N. Franklin Sch. Dist., 109 Wn. App. 767, 778-79, 37 P.3d
354 (2002).

[fn10] In Peste’s substantive due process and takings
claims, Peste cites the United States Constitution,
amendments V and XIV and the Washington Constitution,
article I, sections 3 and 16, without applying the law to
the facts of the case. The heavy burden of establishing
that a regulation results in a constitutional violation is
on the party challenging the regulation. Lund v. Dep’t of
Ecology, 93 Wn. App. 329, 339, 969 P.2d 1072 (1998). We do
not address constitutional arguments that are not supported
by adequate briefing. Havens v. C&D Plastics, Inc., 124
Wn.2d 158, 169, 876 P.2d 435 (1994). Despite Peste’s
lackluster briefing on its constitutional claims, we
consider them because the record is sufficient here.
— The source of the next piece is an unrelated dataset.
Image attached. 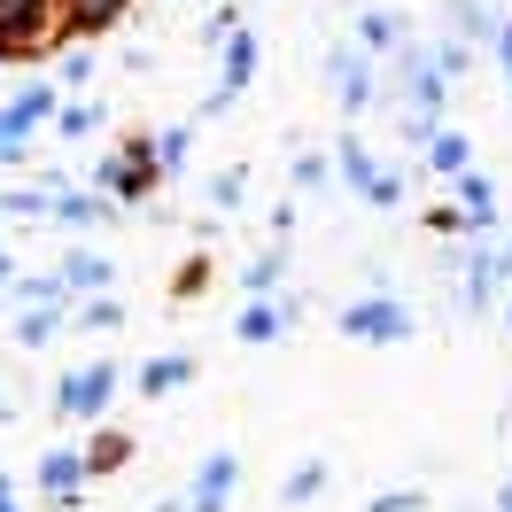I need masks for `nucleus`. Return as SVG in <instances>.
<instances>
[{"instance_id":"obj_1","label":"nucleus","mask_w":512,"mask_h":512,"mask_svg":"<svg viewBox=\"0 0 512 512\" xmlns=\"http://www.w3.org/2000/svg\"><path fill=\"white\" fill-rule=\"evenodd\" d=\"M334 326H342L350 342L396 350V342H412V334H419V311H412V303H404L396 288H373V295H350V303L334 311Z\"/></svg>"},{"instance_id":"obj_2","label":"nucleus","mask_w":512,"mask_h":512,"mask_svg":"<svg viewBox=\"0 0 512 512\" xmlns=\"http://www.w3.org/2000/svg\"><path fill=\"white\" fill-rule=\"evenodd\" d=\"M326 86H334V101H342V117H373V109L388 101L381 63H373L357 39H334V47H326Z\"/></svg>"},{"instance_id":"obj_3","label":"nucleus","mask_w":512,"mask_h":512,"mask_svg":"<svg viewBox=\"0 0 512 512\" xmlns=\"http://www.w3.org/2000/svg\"><path fill=\"white\" fill-rule=\"evenodd\" d=\"M109 396H117V365H109V357H94V365L63 373L55 412H63V419H101V412H109Z\"/></svg>"},{"instance_id":"obj_4","label":"nucleus","mask_w":512,"mask_h":512,"mask_svg":"<svg viewBox=\"0 0 512 512\" xmlns=\"http://www.w3.org/2000/svg\"><path fill=\"white\" fill-rule=\"evenodd\" d=\"M94 179H101V194H148L163 179V163H156V148L148 140H125L109 163H94Z\"/></svg>"},{"instance_id":"obj_5","label":"nucleus","mask_w":512,"mask_h":512,"mask_svg":"<svg viewBox=\"0 0 512 512\" xmlns=\"http://www.w3.org/2000/svg\"><path fill=\"white\" fill-rule=\"evenodd\" d=\"M233 489H241V458H233V450H210L187 474V512H225Z\"/></svg>"},{"instance_id":"obj_6","label":"nucleus","mask_w":512,"mask_h":512,"mask_svg":"<svg viewBox=\"0 0 512 512\" xmlns=\"http://www.w3.org/2000/svg\"><path fill=\"white\" fill-rule=\"evenodd\" d=\"M350 39H357V47H365V55H373V63H388V55H396V47L412 39V24H404L396 8H357Z\"/></svg>"},{"instance_id":"obj_7","label":"nucleus","mask_w":512,"mask_h":512,"mask_svg":"<svg viewBox=\"0 0 512 512\" xmlns=\"http://www.w3.org/2000/svg\"><path fill=\"white\" fill-rule=\"evenodd\" d=\"M233 334H241L249 350L280 342V334H288V303H280V295H249V303H241V319H233Z\"/></svg>"},{"instance_id":"obj_8","label":"nucleus","mask_w":512,"mask_h":512,"mask_svg":"<svg viewBox=\"0 0 512 512\" xmlns=\"http://www.w3.org/2000/svg\"><path fill=\"white\" fill-rule=\"evenodd\" d=\"M419 156H427V171H435V179H458V171H474V132L435 125V140H427Z\"/></svg>"},{"instance_id":"obj_9","label":"nucleus","mask_w":512,"mask_h":512,"mask_svg":"<svg viewBox=\"0 0 512 512\" xmlns=\"http://www.w3.org/2000/svg\"><path fill=\"white\" fill-rule=\"evenodd\" d=\"M63 288L70 295H109L117 288V264H109L101 249H70L63 256Z\"/></svg>"},{"instance_id":"obj_10","label":"nucleus","mask_w":512,"mask_h":512,"mask_svg":"<svg viewBox=\"0 0 512 512\" xmlns=\"http://www.w3.org/2000/svg\"><path fill=\"white\" fill-rule=\"evenodd\" d=\"M373 171H381V156H373L357 132H342V140H334V179H342L350 194H365V187H373Z\"/></svg>"},{"instance_id":"obj_11","label":"nucleus","mask_w":512,"mask_h":512,"mask_svg":"<svg viewBox=\"0 0 512 512\" xmlns=\"http://www.w3.org/2000/svg\"><path fill=\"white\" fill-rule=\"evenodd\" d=\"M450 187H458V210L474 218V233H497V187H489V171H458Z\"/></svg>"},{"instance_id":"obj_12","label":"nucleus","mask_w":512,"mask_h":512,"mask_svg":"<svg viewBox=\"0 0 512 512\" xmlns=\"http://www.w3.org/2000/svg\"><path fill=\"white\" fill-rule=\"evenodd\" d=\"M86 474H94V466H86V450H47L39 489H47V497H78V489H86Z\"/></svg>"},{"instance_id":"obj_13","label":"nucleus","mask_w":512,"mask_h":512,"mask_svg":"<svg viewBox=\"0 0 512 512\" xmlns=\"http://www.w3.org/2000/svg\"><path fill=\"white\" fill-rule=\"evenodd\" d=\"M187 381H194V357L187 350L148 357V365H140V396H171V388H187Z\"/></svg>"},{"instance_id":"obj_14","label":"nucleus","mask_w":512,"mask_h":512,"mask_svg":"<svg viewBox=\"0 0 512 512\" xmlns=\"http://www.w3.org/2000/svg\"><path fill=\"white\" fill-rule=\"evenodd\" d=\"M497 24H505V16H497L489 0H450V32L458 39H497Z\"/></svg>"},{"instance_id":"obj_15","label":"nucleus","mask_w":512,"mask_h":512,"mask_svg":"<svg viewBox=\"0 0 512 512\" xmlns=\"http://www.w3.org/2000/svg\"><path fill=\"white\" fill-rule=\"evenodd\" d=\"M280 288H288V249H264L241 272V295H280Z\"/></svg>"},{"instance_id":"obj_16","label":"nucleus","mask_w":512,"mask_h":512,"mask_svg":"<svg viewBox=\"0 0 512 512\" xmlns=\"http://www.w3.org/2000/svg\"><path fill=\"white\" fill-rule=\"evenodd\" d=\"M8 295L32 311V303H70V288H63V272H16L8 280Z\"/></svg>"},{"instance_id":"obj_17","label":"nucleus","mask_w":512,"mask_h":512,"mask_svg":"<svg viewBox=\"0 0 512 512\" xmlns=\"http://www.w3.org/2000/svg\"><path fill=\"white\" fill-rule=\"evenodd\" d=\"M326 481H334V466H326V458H303V466H295V474L280 481V505H311Z\"/></svg>"},{"instance_id":"obj_18","label":"nucleus","mask_w":512,"mask_h":512,"mask_svg":"<svg viewBox=\"0 0 512 512\" xmlns=\"http://www.w3.org/2000/svg\"><path fill=\"white\" fill-rule=\"evenodd\" d=\"M427 55H435V70H443L450 86L474 70V39H458V32H443V39H427Z\"/></svg>"},{"instance_id":"obj_19","label":"nucleus","mask_w":512,"mask_h":512,"mask_svg":"<svg viewBox=\"0 0 512 512\" xmlns=\"http://www.w3.org/2000/svg\"><path fill=\"white\" fill-rule=\"evenodd\" d=\"M63 319H70L63 303H32V311L16 319V342H24V350H39V342H55V326H63Z\"/></svg>"},{"instance_id":"obj_20","label":"nucleus","mask_w":512,"mask_h":512,"mask_svg":"<svg viewBox=\"0 0 512 512\" xmlns=\"http://www.w3.org/2000/svg\"><path fill=\"white\" fill-rule=\"evenodd\" d=\"M109 210H117L109 194H55V218H63V225H101Z\"/></svg>"},{"instance_id":"obj_21","label":"nucleus","mask_w":512,"mask_h":512,"mask_svg":"<svg viewBox=\"0 0 512 512\" xmlns=\"http://www.w3.org/2000/svg\"><path fill=\"white\" fill-rule=\"evenodd\" d=\"M39 16H47V0H0V47H8V39H24Z\"/></svg>"},{"instance_id":"obj_22","label":"nucleus","mask_w":512,"mask_h":512,"mask_svg":"<svg viewBox=\"0 0 512 512\" xmlns=\"http://www.w3.org/2000/svg\"><path fill=\"white\" fill-rule=\"evenodd\" d=\"M78 326L109 334V326H125V303H117V295H78Z\"/></svg>"},{"instance_id":"obj_23","label":"nucleus","mask_w":512,"mask_h":512,"mask_svg":"<svg viewBox=\"0 0 512 512\" xmlns=\"http://www.w3.org/2000/svg\"><path fill=\"white\" fill-rule=\"evenodd\" d=\"M187 148H194V125H171L156 140V163H163V179H179V171H187Z\"/></svg>"},{"instance_id":"obj_24","label":"nucleus","mask_w":512,"mask_h":512,"mask_svg":"<svg viewBox=\"0 0 512 512\" xmlns=\"http://www.w3.org/2000/svg\"><path fill=\"white\" fill-rule=\"evenodd\" d=\"M94 125H101V109H94V101H63V109H55V132H70V140H86Z\"/></svg>"},{"instance_id":"obj_25","label":"nucleus","mask_w":512,"mask_h":512,"mask_svg":"<svg viewBox=\"0 0 512 512\" xmlns=\"http://www.w3.org/2000/svg\"><path fill=\"white\" fill-rule=\"evenodd\" d=\"M326 171H334V156H319V148H311V156H295V194H319Z\"/></svg>"},{"instance_id":"obj_26","label":"nucleus","mask_w":512,"mask_h":512,"mask_svg":"<svg viewBox=\"0 0 512 512\" xmlns=\"http://www.w3.org/2000/svg\"><path fill=\"white\" fill-rule=\"evenodd\" d=\"M419 505H427L419 489H381V497H373V505H365V512H419Z\"/></svg>"},{"instance_id":"obj_27","label":"nucleus","mask_w":512,"mask_h":512,"mask_svg":"<svg viewBox=\"0 0 512 512\" xmlns=\"http://www.w3.org/2000/svg\"><path fill=\"white\" fill-rule=\"evenodd\" d=\"M241 194H249V171H225L218 187H210V202H218V210H233V202H241Z\"/></svg>"},{"instance_id":"obj_28","label":"nucleus","mask_w":512,"mask_h":512,"mask_svg":"<svg viewBox=\"0 0 512 512\" xmlns=\"http://www.w3.org/2000/svg\"><path fill=\"white\" fill-rule=\"evenodd\" d=\"M117 8H125V0H70V16H78V24H109Z\"/></svg>"},{"instance_id":"obj_29","label":"nucleus","mask_w":512,"mask_h":512,"mask_svg":"<svg viewBox=\"0 0 512 512\" xmlns=\"http://www.w3.org/2000/svg\"><path fill=\"white\" fill-rule=\"evenodd\" d=\"M489 63L505 70V86H512V16H505V24H497V39H489Z\"/></svg>"},{"instance_id":"obj_30","label":"nucleus","mask_w":512,"mask_h":512,"mask_svg":"<svg viewBox=\"0 0 512 512\" xmlns=\"http://www.w3.org/2000/svg\"><path fill=\"white\" fill-rule=\"evenodd\" d=\"M117 458H125V435H101V443L86 450V466H94V474H101V466H117Z\"/></svg>"},{"instance_id":"obj_31","label":"nucleus","mask_w":512,"mask_h":512,"mask_svg":"<svg viewBox=\"0 0 512 512\" xmlns=\"http://www.w3.org/2000/svg\"><path fill=\"white\" fill-rule=\"evenodd\" d=\"M0 512H16V481L0 474Z\"/></svg>"},{"instance_id":"obj_32","label":"nucleus","mask_w":512,"mask_h":512,"mask_svg":"<svg viewBox=\"0 0 512 512\" xmlns=\"http://www.w3.org/2000/svg\"><path fill=\"white\" fill-rule=\"evenodd\" d=\"M497 512H512V474H505V481H497Z\"/></svg>"},{"instance_id":"obj_33","label":"nucleus","mask_w":512,"mask_h":512,"mask_svg":"<svg viewBox=\"0 0 512 512\" xmlns=\"http://www.w3.org/2000/svg\"><path fill=\"white\" fill-rule=\"evenodd\" d=\"M8 280H16V256H8V249H0V288H8Z\"/></svg>"},{"instance_id":"obj_34","label":"nucleus","mask_w":512,"mask_h":512,"mask_svg":"<svg viewBox=\"0 0 512 512\" xmlns=\"http://www.w3.org/2000/svg\"><path fill=\"white\" fill-rule=\"evenodd\" d=\"M156 512H187V497H163V505H156Z\"/></svg>"},{"instance_id":"obj_35","label":"nucleus","mask_w":512,"mask_h":512,"mask_svg":"<svg viewBox=\"0 0 512 512\" xmlns=\"http://www.w3.org/2000/svg\"><path fill=\"white\" fill-rule=\"evenodd\" d=\"M497 311H505V326H512V288H505V303H497Z\"/></svg>"},{"instance_id":"obj_36","label":"nucleus","mask_w":512,"mask_h":512,"mask_svg":"<svg viewBox=\"0 0 512 512\" xmlns=\"http://www.w3.org/2000/svg\"><path fill=\"white\" fill-rule=\"evenodd\" d=\"M505 272H512V233H505Z\"/></svg>"}]
</instances>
[fn11] We affirmed the Growth Board’s first order of
noncompliance issued in December 1996. Diehl v. Mason
County, 94 Wn. App. 645, 663, 972 P.2d 543 (1999). The
County did not appeal any of the Growth Board’s subsequent
noncompliance orders.

[fn12] Permitted uses in RR 20 areas include single family
residences; small scale commercial agriculture, including
aquaculture and woods lots; churches; local community and
recreation centers; fire stations; fish hatcheries; cell
towers; public utilities; and “[c]ottage industr[ies].”
Mason County DR 1.04.242(B). The permitted uses are
virtually the same for both RR 5 and RR 20 densities
— the residential development density is the only
difference. See Mason County DR 1.04.222. Moreover, Mason
County Board and Commission staff testimony indicates that
Peste’s residential development options under its current RR
20 designation are more opportunistic than Peste asserts
and that clustered residential development is available to
Peste on its RR 20 properties.

[fn13] With the minimal record available, it is unclear
what economic loss may have resulted to the Section 21
property from its RR 20 designation.

[fn14] The record is unclear whether this road is public or
private. There is no documentation that it is public, but
Peste argues in its brief that it has been dedicated by
common law. But Peste’s attorney and Ken Martig, a civil
engineer testifying in favor of the proposal, testified
before the Board that the road is private.